Conclusion

The NHS long term plan sets out laudable ambitions to improve patient outcomes and shift the focus of health care towards mental health, and primary and community services. But realising this ambition will be hugely challenging. It will only be possible if it is backed by credible plans to moderate the growth in demand pressures for acute and specialist care, and if mental health, and primary and community services can access the staff they need.

Moderating the demand for hospital care and growing the workforce in mental health, and primary and community services will require a major change to recent trends: while hospital activity has been rising, the mental health and community nursing workforce has been falling. This would be difficult in any circumstances, but the government’s settlement has made the task harder. The profile of NHS funding increases has been changed to be phased over a number of years so that there will be modest increases in the short term and the largest injection of resources will not come until 2023/24. This is far from ideal; it makes it hard to support a period of initial investment in mental health, and primary and community services, with the aim of providing alternative models of care, which may help moderate acute demand over the long term. The second challenge is that, while the government has committed extra resources to front-line NHS services, decisions about wider health investment are delayed for the next Spending Review. The wider health budget includes critical areas of health care investment that will either support the vision of The NHS long term plan or be the barrier to change. The budgets for education and training, public health and capital investment are all awaiting the outcome of the next Spending Review. And it is likely that, due to political uncertainty, this will only set budgets for 2020/21, and not make any of the medium-term, let alone long-term, decisions required.

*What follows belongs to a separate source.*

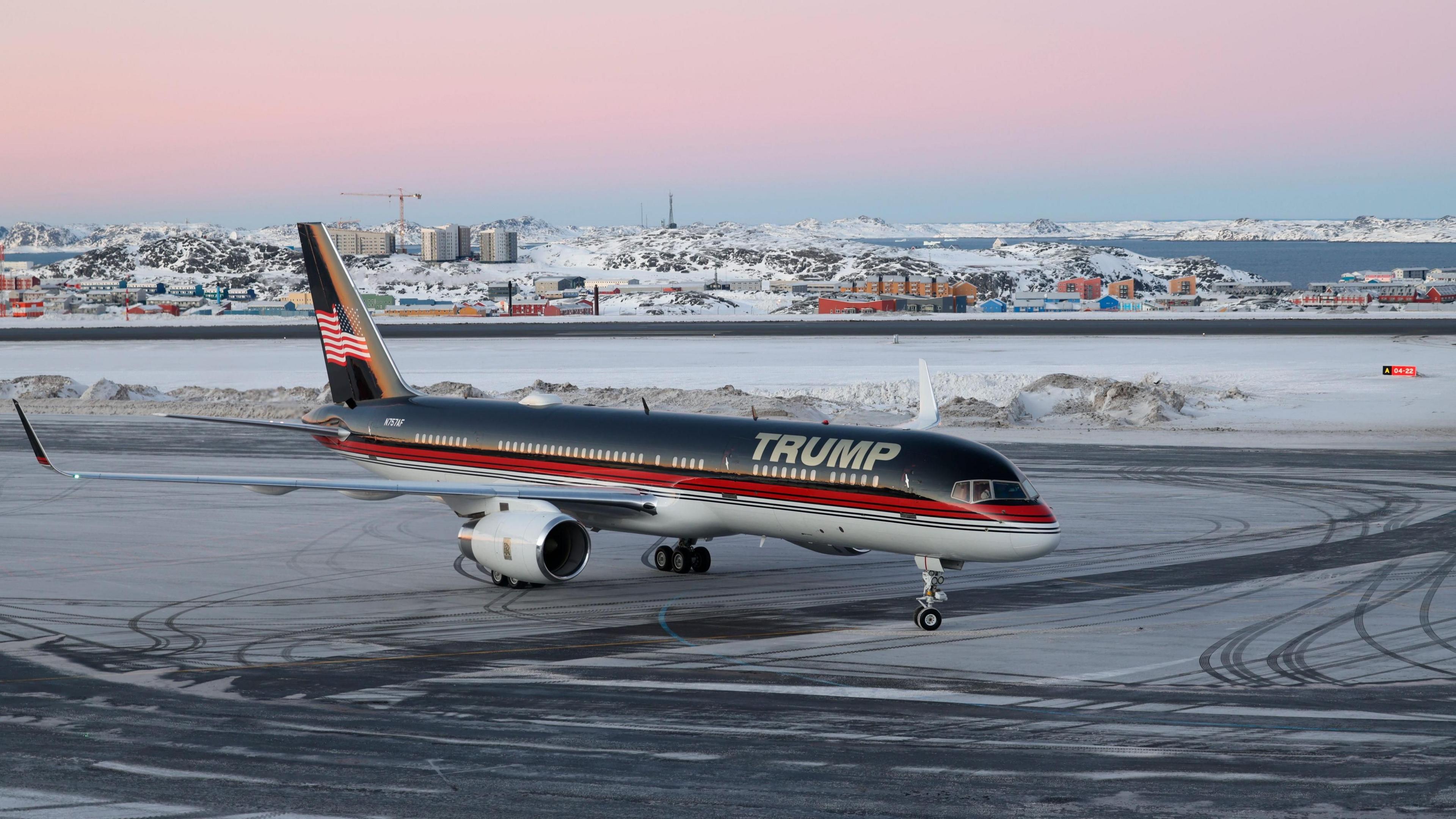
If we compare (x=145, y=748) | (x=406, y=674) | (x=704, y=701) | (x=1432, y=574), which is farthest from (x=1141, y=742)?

Although it may seem like the funding outlook for health was ‘settled’ with the Prime Minister’s promise of an extra £20.5bn between 2018/19 and 2023/24, the Spending Review is a crucial moment. Not only does it determine the outlook for the wider Department of Health and Social Care budget which covers investment spending, it will also determine the funding available for social care where the gap between the funding available and pressures on the system is even greater. Over the last 10 years the government has prioritised front-line NHS services within its spending, at the expense of wider health care investment, social care and other public services. It is difficult to see how this can continue without any impact on the efficiency of the whole health and care system. More fundamentally, this raises questions about at what point these decisions actually undermine, rather than improve, health. Sir Michael Marmot’s works show clearly that socio-economic factors are a crucial determinant of population health. Spending on education, transport, housing and poverty reduction is therefore of core interest if we want not only a health and care system that meets our needs and expectations, but also a society in which it is possible to live longer, healthier lives.

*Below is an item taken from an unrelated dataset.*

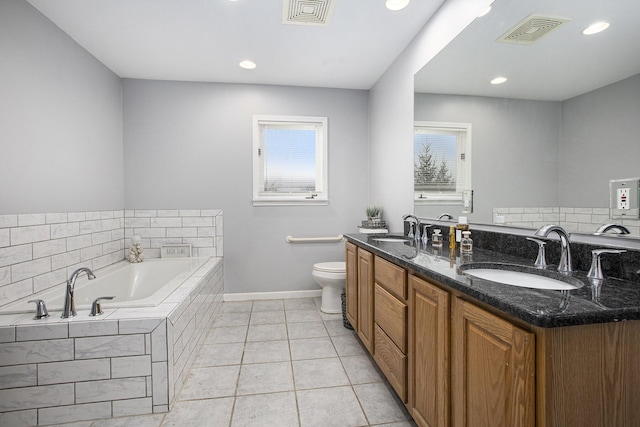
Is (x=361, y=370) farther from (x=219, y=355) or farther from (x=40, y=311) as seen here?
(x=40, y=311)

A health and care system that meets these criteria will require sustained funding above inflation and GDP growth. The government cannot continue to rely on cutting spending elsewhere to accommodate growing health and care pressures. The UK is currently a relatively low taxed country – significantly below the EU-15 and G7 average. The choice we face therefore remains – higher taxes for a health and social care system that improves to meet our changing needs, or tax remaining the same and a more constrained health service that delivers us less.